Data listing -
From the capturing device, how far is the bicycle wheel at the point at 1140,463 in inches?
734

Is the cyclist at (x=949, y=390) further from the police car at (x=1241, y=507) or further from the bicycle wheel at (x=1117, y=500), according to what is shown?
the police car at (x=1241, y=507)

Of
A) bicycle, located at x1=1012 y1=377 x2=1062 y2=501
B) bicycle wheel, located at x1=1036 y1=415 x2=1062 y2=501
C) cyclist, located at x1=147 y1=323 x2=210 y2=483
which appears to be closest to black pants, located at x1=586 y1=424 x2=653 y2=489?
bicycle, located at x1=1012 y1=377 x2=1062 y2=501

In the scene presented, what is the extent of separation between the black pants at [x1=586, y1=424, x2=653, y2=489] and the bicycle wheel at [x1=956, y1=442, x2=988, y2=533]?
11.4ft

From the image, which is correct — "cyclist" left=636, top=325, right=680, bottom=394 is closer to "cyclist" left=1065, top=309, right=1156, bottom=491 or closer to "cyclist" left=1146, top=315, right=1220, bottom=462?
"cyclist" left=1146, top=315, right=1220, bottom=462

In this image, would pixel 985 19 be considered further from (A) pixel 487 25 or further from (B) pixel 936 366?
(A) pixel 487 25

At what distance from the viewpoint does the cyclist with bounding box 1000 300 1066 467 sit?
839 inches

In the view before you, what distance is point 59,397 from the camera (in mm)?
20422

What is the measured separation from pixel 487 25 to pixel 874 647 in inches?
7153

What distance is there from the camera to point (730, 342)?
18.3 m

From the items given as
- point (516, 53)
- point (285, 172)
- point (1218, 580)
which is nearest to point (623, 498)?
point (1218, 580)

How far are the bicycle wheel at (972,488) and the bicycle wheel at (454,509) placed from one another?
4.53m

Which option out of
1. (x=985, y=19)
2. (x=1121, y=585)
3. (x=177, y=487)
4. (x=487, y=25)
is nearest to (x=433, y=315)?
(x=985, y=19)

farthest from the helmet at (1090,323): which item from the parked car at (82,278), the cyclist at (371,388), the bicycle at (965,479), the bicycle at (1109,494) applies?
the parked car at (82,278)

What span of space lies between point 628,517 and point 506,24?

Exercise objective - Copy all of the rows above word for word, keeping every line in its original order.

Result of this exercise -
From the capturing device, how far is the bicycle wheel at the point at 1140,463 in inches?
734

Is the cyclist at (x=949, y=390) further from the police car at (x=1241, y=507) or further from the bicycle wheel at (x=1117, y=500), according to what is shown?
the police car at (x=1241, y=507)

Of
A) bicycle, located at x1=1012 y1=377 x2=1062 y2=501
B) bicycle wheel, located at x1=1036 y1=415 x2=1062 y2=501
C) cyclist, located at x1=147 y1=323 x2=210 y2=483
which appears to be closest to black pants, located at x1=586 y1=424 x2=653 y2=489?
bicycle, located at x1=1012 y1=377 x2=1062 y2=501

In the scene presented, what is the extent of separation between the black pants at [x1=586, y1=424, x2=653, y2=489] and the bicycle wheel at [x1=956, y1=442, x2=988, y2=533]?
11.4ft

From the image, which is correct — "cyclist" left=636, top=325, right=680, bottom=394 is closer to "cyclist" left=1065, top=309, right=1156, bottom=491 or closer to "cyclist" left=1146, top=315, right=1220, bottom=462?
"cyclist" left=1146, top=315, right=1220, bottom=462

In this image, would pixel 985 19 be considered further from (A) pixel 487 25 or further from (B) pixel 936 366?
(A) pixel 487 25

At what distance from the viewpoint does the cyclist with bounding box 1000 300 1066 467 sit?
839 inches

In the view before you, what distance is point 59,397 from the camera (in mm)?
20422

What is the measured separation from pixel 487 25 to pixel 874 647 in inches?
7153

What distance is there from the camera to point (730, 342)?
18.3 m

From the items given as
- point (516, 53)
- point (285, 172)
- point (1218, 580)
which is nearest to point (623, 498)?
point (1218, 580)

How far are the bicycle wheel at (972,488) and the bicycle wheel at (454,509) placed from one another?
4.53m

Which option out of
1. (x=985, y=19)
2. (x=1121, y=585)
3. (x=177, y=487)
4. (x=487, y=25)
is nearest to (x=433, y=315)?
(x=985, y=19)

farthest from the helmet at (1090,323): which item from the parked car at (82,278), the cyclist at (371,388), the bicycle at (965,479), the bicycle at (1109,494) applies?
the parked car at (82,278)

What span of space lies between point 628,517 and point 506,24?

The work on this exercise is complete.